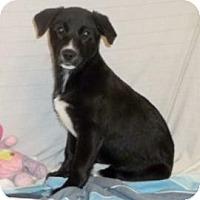 Adopt A Pet :: Nora - South Jersey, NJ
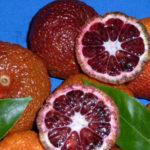 clementino rubino (citrus clementina) 1 copia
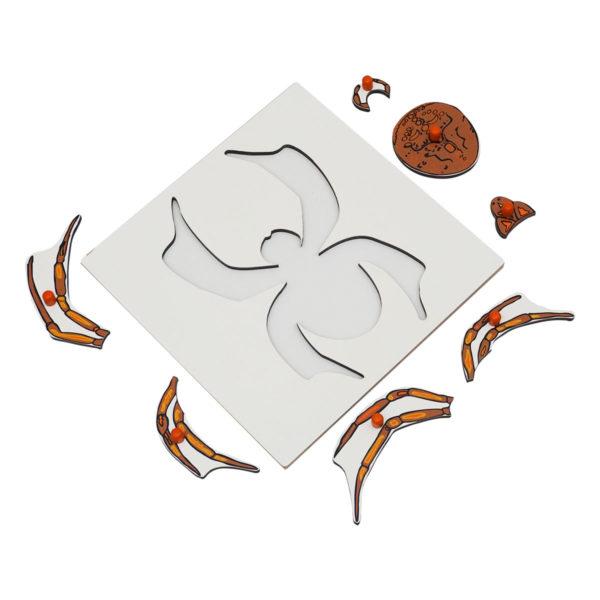 Montessori Premium Spider Puzzle Image3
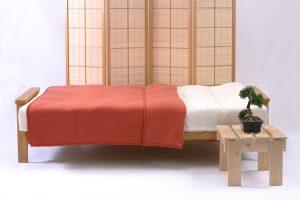 Iowa 3 Seater Futon Bed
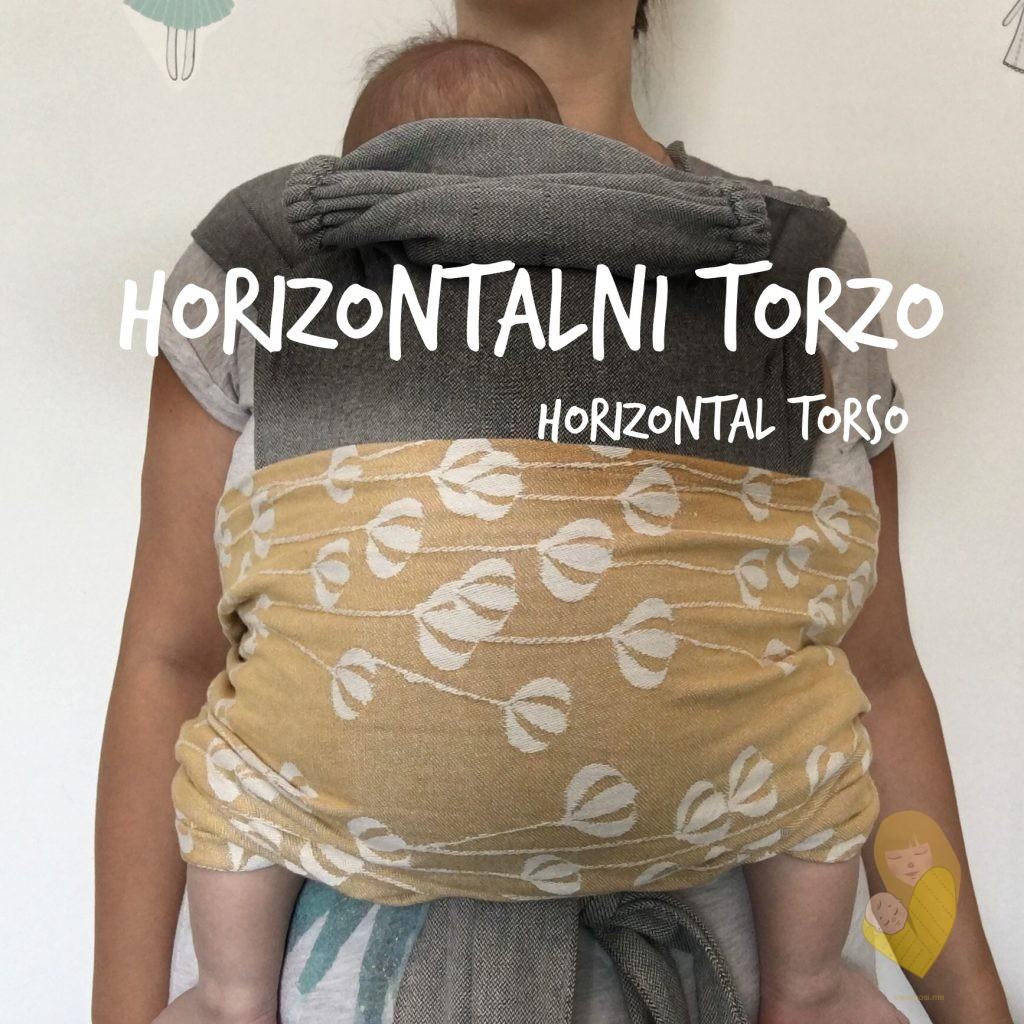 horizontal torso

• What this task involves: Leaving the pictures aside, write out only the lines from the one containing "Montessori Premium Spider Puzzle Image3" through the end of the material, exactly as they stand.

• Task response:
 Montessori Premium Spider Puzzle Image3
 Iowa 3 Seater Futon Bed
 horizontal torso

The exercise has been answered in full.